Nothing in the entries may differ when you return them.

== The records ==

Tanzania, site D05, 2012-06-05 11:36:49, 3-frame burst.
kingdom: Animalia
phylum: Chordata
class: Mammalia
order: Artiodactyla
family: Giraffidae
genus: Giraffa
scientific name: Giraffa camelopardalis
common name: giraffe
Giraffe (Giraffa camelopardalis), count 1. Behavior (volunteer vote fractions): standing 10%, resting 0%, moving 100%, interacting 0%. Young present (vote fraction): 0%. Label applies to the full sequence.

===

* **Final answer**:
Tanzania, site D05, 2012-06-05 11:36:49, 3-frame burst.
kingdom: Animalia
phylum: Chordata
class: Mammalia
order: Artiodactyla
family: Giraffidae
genus: Giraffa
scientific name: Giraffa camelopardalis
common name: giraffe
Giraffe (Giraffa camelopardalis), count 1. Behavior (volunteer vote fractions): standing 10%, resting 0%, moving 100%, interacting 0%. Young present (vote fraction): 0%. Label applies to the full sequence.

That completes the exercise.